◆ **WHAT TO PRODUCE**:
Look through the entries below and return all lines including the word "means".

◆ **Stored items**:
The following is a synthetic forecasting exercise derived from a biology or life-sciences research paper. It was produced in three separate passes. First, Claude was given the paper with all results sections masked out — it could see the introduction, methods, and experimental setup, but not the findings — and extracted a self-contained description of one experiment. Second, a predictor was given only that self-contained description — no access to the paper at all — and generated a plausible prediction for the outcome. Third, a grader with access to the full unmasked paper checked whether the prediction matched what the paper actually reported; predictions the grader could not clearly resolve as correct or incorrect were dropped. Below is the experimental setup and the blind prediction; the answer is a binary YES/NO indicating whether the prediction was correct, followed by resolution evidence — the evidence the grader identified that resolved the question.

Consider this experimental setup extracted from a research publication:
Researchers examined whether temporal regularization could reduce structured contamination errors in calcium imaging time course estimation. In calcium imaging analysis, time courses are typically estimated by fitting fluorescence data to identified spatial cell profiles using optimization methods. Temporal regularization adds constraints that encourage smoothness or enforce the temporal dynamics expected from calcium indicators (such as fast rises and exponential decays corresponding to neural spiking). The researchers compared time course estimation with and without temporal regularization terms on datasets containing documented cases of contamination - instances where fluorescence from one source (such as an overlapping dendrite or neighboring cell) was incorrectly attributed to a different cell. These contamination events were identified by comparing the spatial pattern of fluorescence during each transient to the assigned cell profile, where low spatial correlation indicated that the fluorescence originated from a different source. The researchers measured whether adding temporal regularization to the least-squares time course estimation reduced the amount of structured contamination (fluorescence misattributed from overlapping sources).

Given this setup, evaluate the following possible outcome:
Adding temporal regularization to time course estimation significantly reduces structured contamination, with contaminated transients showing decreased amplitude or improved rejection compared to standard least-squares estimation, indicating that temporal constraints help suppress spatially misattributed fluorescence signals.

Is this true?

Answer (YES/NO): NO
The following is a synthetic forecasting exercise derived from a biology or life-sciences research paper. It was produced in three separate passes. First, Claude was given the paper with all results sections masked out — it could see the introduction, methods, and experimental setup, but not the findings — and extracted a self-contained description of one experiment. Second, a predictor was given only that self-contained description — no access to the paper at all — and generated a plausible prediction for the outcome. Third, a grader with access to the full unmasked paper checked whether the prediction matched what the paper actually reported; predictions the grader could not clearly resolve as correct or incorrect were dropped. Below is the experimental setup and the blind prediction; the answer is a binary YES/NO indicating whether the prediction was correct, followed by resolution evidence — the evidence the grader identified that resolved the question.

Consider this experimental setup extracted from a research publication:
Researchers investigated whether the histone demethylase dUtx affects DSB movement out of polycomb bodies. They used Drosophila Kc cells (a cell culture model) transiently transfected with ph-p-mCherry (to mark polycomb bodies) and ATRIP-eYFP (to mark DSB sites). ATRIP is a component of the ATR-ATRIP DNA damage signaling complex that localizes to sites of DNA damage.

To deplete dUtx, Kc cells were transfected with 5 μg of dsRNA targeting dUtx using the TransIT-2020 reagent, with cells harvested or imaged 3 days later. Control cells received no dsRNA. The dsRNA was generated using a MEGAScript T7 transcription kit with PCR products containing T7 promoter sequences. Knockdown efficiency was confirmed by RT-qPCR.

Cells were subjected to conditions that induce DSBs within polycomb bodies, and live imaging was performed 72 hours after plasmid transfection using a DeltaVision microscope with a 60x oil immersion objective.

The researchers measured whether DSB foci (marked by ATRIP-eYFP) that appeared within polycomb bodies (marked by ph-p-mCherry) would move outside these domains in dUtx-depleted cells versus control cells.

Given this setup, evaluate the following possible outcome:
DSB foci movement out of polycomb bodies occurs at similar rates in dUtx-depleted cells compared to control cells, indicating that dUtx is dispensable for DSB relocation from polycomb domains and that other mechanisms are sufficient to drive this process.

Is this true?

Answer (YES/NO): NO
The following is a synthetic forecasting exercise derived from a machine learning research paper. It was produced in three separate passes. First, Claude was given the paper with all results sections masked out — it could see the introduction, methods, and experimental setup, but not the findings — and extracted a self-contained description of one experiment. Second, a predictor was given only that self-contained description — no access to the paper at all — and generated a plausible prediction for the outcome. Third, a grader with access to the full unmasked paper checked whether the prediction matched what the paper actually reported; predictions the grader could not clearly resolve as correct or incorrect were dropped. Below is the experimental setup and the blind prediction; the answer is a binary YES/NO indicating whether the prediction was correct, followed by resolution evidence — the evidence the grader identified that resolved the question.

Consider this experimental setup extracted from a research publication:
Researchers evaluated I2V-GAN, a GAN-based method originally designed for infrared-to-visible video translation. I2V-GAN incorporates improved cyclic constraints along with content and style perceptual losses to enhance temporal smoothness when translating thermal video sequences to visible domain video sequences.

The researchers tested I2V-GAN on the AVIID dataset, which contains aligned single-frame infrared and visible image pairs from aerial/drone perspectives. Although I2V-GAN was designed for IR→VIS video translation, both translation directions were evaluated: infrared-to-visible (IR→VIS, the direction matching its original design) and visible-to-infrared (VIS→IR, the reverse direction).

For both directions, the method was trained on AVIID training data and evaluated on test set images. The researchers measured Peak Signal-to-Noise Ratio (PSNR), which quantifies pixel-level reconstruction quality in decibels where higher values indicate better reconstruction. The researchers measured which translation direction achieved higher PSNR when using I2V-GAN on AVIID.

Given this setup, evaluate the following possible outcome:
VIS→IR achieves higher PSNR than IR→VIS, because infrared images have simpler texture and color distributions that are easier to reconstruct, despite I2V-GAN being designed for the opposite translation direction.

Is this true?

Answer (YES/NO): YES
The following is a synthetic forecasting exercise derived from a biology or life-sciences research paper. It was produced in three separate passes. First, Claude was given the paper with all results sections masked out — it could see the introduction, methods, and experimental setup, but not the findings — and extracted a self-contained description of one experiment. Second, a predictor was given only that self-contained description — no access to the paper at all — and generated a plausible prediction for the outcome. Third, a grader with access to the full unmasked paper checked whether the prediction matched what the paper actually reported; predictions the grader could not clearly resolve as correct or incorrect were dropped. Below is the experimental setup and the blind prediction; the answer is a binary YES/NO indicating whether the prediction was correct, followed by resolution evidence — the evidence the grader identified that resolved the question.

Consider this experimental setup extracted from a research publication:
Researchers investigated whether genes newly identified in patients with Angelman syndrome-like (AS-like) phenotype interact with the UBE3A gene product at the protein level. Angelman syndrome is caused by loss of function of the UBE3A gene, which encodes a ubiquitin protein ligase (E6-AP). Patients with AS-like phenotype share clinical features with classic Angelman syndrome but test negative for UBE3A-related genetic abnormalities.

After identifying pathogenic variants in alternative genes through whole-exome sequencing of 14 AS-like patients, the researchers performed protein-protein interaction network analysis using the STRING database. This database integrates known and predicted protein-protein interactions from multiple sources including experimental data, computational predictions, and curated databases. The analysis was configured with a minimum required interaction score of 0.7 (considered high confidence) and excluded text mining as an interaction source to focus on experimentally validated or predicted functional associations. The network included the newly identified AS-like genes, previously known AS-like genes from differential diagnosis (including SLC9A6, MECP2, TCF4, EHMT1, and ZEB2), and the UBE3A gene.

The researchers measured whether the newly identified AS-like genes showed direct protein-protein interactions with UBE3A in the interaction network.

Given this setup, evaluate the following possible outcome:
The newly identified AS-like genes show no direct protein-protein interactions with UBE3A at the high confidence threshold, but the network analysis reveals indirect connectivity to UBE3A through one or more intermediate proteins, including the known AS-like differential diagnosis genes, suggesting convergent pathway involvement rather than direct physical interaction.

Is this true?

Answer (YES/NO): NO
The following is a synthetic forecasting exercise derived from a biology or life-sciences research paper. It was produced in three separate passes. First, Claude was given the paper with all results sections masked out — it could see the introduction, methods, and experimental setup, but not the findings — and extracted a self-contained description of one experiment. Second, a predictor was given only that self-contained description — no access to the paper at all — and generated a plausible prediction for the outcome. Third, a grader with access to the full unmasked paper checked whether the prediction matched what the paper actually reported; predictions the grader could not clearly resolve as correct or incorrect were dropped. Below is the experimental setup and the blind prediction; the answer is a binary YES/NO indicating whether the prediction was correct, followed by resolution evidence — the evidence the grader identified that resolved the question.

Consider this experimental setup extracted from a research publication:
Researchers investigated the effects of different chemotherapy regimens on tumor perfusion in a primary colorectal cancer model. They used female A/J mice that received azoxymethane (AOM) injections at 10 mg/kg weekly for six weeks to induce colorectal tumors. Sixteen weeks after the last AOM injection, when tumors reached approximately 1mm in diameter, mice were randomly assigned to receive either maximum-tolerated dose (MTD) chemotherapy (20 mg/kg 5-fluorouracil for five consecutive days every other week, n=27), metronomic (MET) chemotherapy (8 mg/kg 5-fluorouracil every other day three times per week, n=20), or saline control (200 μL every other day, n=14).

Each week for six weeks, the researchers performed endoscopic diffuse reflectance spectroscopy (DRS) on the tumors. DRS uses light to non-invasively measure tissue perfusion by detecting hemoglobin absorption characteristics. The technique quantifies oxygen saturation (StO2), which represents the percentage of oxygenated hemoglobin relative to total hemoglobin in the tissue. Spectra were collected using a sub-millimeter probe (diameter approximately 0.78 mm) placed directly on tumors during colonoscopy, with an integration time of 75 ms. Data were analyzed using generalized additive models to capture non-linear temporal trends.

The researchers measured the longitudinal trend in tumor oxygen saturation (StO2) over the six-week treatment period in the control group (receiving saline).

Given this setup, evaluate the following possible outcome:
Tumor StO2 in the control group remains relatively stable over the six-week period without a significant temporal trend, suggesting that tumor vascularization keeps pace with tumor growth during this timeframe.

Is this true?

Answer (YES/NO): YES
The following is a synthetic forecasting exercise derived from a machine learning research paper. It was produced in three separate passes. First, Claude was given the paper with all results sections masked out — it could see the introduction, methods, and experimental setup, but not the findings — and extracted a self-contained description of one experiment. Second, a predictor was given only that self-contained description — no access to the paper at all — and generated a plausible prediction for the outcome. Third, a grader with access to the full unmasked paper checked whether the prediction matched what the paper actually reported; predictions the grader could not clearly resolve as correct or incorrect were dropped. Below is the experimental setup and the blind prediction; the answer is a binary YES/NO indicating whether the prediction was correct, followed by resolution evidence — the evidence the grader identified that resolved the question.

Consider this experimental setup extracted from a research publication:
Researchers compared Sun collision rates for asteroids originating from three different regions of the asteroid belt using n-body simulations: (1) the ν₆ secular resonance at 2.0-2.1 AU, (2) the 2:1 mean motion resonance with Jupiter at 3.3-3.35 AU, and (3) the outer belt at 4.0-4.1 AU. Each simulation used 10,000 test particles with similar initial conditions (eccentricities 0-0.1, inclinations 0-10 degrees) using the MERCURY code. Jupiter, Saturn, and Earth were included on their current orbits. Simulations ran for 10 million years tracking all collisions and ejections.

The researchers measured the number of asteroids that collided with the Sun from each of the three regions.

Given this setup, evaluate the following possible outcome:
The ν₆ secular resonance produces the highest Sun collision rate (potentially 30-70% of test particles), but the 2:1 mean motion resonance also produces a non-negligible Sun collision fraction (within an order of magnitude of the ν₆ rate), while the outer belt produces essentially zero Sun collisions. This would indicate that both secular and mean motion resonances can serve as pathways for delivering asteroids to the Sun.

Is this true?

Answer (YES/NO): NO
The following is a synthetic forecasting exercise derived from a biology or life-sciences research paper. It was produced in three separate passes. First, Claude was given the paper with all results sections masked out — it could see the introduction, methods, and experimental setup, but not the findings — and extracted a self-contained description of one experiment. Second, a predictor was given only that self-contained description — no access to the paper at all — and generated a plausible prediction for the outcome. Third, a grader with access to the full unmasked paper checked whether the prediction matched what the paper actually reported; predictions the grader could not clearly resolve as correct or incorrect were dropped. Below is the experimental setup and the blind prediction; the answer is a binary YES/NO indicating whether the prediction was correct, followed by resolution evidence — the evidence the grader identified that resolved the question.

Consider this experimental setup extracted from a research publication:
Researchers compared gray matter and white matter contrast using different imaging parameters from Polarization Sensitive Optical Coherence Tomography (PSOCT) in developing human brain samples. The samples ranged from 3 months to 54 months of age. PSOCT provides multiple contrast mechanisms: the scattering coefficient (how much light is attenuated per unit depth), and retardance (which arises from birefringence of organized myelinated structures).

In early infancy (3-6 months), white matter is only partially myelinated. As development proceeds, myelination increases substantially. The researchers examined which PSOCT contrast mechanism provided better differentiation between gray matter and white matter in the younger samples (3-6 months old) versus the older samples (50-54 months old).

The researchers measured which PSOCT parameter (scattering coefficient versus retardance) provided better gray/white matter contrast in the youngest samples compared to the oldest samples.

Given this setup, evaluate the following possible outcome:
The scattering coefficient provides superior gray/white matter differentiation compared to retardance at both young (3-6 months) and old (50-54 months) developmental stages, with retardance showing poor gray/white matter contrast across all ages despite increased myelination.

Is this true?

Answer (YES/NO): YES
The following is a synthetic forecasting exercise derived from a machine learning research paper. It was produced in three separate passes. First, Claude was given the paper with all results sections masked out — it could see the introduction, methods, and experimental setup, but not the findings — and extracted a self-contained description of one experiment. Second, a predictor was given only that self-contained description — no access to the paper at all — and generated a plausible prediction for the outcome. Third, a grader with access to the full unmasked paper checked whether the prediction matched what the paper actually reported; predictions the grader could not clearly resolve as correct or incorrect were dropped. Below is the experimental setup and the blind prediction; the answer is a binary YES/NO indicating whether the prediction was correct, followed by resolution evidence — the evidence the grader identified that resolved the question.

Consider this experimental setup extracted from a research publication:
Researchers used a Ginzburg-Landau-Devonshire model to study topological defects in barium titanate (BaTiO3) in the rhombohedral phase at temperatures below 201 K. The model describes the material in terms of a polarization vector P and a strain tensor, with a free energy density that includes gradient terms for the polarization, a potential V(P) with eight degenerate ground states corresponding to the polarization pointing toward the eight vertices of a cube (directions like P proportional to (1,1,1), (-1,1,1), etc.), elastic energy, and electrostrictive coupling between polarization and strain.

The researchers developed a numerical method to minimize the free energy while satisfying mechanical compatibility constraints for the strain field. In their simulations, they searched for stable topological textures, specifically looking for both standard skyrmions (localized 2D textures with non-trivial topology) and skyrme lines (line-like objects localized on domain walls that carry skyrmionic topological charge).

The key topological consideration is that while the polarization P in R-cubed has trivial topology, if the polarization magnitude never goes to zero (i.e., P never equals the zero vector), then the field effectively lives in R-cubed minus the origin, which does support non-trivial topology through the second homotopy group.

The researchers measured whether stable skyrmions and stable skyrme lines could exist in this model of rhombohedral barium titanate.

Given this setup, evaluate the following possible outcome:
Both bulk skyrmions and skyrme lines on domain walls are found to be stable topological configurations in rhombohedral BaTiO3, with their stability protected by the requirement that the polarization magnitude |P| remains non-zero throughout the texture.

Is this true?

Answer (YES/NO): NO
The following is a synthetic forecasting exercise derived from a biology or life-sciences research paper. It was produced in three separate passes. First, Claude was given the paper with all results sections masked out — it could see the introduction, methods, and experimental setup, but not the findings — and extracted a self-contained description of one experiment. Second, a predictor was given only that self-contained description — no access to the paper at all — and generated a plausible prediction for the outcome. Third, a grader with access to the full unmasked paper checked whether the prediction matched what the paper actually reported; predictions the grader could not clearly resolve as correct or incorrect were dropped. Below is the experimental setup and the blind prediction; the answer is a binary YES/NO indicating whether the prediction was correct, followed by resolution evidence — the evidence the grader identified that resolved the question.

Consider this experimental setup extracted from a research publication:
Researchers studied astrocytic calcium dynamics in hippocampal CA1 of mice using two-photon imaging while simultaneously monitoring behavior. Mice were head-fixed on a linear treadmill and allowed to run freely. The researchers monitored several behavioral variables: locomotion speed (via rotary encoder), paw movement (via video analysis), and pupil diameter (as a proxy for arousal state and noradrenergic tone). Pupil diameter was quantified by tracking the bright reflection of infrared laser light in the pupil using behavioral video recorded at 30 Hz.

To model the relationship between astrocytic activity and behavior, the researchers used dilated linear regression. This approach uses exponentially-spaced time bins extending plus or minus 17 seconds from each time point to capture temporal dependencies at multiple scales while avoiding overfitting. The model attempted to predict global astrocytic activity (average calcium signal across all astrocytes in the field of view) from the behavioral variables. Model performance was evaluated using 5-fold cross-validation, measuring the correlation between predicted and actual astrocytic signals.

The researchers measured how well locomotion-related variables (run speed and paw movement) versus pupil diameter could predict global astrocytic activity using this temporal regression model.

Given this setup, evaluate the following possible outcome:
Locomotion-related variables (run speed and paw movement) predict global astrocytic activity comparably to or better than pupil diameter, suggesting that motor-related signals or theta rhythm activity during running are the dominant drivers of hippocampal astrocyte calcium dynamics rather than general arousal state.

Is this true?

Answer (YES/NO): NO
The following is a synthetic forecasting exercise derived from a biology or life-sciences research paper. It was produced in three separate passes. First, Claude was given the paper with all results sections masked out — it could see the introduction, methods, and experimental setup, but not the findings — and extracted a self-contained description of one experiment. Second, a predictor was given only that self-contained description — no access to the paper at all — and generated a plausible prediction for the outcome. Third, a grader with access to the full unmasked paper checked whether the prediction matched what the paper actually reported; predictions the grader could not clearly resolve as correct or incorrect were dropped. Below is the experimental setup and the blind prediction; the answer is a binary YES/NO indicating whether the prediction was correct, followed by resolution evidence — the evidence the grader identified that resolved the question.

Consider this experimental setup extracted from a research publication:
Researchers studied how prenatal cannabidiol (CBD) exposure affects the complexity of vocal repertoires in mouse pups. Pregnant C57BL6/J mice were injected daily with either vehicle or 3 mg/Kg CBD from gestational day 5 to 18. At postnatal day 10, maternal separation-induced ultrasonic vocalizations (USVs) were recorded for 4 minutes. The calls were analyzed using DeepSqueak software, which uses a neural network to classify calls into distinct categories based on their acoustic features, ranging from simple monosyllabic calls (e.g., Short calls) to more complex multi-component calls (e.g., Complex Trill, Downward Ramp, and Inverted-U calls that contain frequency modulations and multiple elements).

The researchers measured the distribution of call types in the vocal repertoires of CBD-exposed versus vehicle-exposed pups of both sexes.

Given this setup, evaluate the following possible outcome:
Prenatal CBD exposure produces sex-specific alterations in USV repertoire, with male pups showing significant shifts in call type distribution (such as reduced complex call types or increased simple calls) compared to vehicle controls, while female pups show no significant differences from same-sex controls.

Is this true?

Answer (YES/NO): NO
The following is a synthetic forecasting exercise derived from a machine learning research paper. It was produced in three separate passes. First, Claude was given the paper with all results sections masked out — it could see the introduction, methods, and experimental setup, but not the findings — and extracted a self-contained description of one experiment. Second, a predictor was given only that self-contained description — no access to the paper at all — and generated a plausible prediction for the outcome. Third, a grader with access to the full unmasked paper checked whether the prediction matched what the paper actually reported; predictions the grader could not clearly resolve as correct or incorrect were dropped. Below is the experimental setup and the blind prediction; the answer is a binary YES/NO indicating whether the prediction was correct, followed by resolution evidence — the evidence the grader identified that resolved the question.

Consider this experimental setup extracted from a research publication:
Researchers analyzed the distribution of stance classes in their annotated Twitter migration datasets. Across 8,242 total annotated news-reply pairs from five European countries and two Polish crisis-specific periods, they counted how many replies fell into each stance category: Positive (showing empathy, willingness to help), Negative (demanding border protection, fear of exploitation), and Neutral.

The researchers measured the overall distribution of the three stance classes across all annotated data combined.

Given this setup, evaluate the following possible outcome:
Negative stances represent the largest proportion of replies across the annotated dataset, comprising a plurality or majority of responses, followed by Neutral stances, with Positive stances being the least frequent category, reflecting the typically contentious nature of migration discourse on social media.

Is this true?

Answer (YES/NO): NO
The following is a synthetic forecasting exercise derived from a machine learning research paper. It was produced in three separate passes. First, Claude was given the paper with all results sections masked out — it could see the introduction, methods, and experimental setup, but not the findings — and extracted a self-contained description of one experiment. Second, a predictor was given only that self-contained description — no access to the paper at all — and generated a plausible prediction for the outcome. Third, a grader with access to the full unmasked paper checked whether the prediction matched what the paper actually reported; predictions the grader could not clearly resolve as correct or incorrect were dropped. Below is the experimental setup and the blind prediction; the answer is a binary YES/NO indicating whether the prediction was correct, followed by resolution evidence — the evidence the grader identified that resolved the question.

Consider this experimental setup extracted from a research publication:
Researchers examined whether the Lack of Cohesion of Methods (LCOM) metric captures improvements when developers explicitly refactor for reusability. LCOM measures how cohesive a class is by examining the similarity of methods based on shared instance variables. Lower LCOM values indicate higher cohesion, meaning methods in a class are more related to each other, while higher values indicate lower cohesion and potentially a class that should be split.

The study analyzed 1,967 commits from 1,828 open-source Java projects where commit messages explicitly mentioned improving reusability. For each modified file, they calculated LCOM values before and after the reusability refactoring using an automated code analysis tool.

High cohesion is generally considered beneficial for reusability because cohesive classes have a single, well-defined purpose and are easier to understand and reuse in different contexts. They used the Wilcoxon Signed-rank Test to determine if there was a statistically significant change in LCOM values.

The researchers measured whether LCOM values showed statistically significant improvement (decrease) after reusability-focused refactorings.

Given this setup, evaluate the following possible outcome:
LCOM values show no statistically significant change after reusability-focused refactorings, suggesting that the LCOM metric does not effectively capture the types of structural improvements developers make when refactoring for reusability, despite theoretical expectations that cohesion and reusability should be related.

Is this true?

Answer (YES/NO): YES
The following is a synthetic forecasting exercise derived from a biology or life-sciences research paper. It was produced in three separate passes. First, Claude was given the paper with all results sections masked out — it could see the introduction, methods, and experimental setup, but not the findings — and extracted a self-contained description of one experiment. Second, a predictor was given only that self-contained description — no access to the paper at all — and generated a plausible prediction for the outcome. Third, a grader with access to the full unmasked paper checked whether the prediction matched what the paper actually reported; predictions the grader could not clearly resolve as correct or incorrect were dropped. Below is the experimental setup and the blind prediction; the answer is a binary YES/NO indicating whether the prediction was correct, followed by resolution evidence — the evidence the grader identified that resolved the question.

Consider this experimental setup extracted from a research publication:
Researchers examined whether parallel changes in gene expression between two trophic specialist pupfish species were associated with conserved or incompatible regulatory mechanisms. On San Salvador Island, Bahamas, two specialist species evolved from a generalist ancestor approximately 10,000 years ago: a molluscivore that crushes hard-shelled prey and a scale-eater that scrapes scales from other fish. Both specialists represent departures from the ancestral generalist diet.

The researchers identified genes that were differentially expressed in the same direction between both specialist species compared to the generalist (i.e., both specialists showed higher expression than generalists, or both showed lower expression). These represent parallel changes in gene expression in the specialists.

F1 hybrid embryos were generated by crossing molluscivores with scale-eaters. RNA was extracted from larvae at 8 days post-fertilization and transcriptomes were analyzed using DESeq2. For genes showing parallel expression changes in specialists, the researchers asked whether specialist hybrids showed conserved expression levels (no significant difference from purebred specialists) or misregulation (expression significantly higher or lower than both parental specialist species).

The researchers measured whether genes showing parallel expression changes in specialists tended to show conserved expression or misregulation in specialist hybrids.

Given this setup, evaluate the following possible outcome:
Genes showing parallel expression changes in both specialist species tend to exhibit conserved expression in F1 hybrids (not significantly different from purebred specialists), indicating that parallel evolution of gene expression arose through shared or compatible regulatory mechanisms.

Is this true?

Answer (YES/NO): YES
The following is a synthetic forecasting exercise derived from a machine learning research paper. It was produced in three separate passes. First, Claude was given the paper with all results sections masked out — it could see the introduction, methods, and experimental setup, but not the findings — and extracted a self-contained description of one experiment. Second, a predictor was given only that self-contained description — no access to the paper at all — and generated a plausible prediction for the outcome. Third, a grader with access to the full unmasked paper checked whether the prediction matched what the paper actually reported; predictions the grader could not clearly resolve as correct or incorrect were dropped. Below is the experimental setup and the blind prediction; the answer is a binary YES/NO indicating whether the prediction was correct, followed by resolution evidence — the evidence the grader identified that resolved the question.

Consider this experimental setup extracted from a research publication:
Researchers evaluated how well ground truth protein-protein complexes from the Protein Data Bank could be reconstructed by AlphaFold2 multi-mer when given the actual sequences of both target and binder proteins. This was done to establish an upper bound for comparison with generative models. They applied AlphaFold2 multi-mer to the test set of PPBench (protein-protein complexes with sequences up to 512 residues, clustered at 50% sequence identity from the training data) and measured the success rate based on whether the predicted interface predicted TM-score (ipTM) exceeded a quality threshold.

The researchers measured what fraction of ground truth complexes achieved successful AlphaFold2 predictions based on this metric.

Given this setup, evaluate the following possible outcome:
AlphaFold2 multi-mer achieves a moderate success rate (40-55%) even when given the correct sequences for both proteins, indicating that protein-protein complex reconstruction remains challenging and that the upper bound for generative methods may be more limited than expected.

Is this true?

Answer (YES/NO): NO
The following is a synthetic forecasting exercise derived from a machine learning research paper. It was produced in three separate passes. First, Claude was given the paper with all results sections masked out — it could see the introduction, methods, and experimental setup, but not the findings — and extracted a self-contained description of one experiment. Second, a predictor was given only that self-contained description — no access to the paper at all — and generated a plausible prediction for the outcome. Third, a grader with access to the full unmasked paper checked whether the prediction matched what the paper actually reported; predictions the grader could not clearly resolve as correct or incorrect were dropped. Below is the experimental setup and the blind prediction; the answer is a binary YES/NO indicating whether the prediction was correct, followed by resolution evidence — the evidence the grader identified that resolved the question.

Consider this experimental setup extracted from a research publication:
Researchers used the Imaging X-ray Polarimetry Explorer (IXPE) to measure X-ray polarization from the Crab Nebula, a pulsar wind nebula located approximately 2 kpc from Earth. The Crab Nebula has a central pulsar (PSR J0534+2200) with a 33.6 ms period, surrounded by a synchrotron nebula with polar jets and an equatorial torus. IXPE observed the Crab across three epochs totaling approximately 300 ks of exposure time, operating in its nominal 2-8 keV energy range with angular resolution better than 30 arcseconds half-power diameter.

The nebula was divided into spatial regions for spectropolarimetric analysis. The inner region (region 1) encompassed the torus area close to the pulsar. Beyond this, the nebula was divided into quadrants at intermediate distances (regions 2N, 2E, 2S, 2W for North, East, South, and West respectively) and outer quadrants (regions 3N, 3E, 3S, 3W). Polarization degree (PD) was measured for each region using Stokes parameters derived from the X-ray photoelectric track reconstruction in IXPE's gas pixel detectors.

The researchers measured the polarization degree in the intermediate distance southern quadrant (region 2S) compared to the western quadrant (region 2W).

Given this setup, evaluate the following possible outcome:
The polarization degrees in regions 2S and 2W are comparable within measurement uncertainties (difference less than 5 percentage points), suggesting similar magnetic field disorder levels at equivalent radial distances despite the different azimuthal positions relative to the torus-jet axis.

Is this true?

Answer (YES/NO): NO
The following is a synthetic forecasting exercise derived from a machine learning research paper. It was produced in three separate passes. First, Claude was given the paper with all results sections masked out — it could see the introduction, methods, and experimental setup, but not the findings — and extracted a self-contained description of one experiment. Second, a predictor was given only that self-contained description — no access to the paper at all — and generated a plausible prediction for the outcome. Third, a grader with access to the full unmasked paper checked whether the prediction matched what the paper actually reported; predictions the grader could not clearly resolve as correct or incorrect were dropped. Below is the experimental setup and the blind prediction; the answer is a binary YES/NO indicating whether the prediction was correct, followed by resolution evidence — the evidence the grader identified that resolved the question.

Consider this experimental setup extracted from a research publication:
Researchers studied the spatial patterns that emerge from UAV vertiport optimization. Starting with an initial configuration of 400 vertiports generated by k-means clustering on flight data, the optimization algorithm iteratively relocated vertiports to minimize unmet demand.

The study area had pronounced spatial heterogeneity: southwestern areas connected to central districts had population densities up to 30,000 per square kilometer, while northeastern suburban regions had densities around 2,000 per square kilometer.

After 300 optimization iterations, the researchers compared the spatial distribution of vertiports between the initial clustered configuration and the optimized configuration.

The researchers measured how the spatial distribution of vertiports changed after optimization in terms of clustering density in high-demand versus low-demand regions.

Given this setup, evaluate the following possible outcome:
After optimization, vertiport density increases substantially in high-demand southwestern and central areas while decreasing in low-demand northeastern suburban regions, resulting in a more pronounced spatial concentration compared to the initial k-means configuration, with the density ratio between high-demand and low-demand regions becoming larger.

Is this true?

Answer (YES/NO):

◆ **TASK OUTPUT**:
Researchers studied the spatial patterns that emerge from UAV vertiport optimization. Starting with an initial configuration of 400 vertiports generated by k-means clustering on flight data, the optimization algorithm iteratively relocated vertiports to minimize unmet demand.
After optimization, vertiport density increases substantially in high-demand southwestern and central areas while decreasing in low-demand northeastern suburban regions, resulting in a more pronounced spatial concentration compared to the initial k-means configuration, with the density ratio between high-demand and low-demand regions becoming larger.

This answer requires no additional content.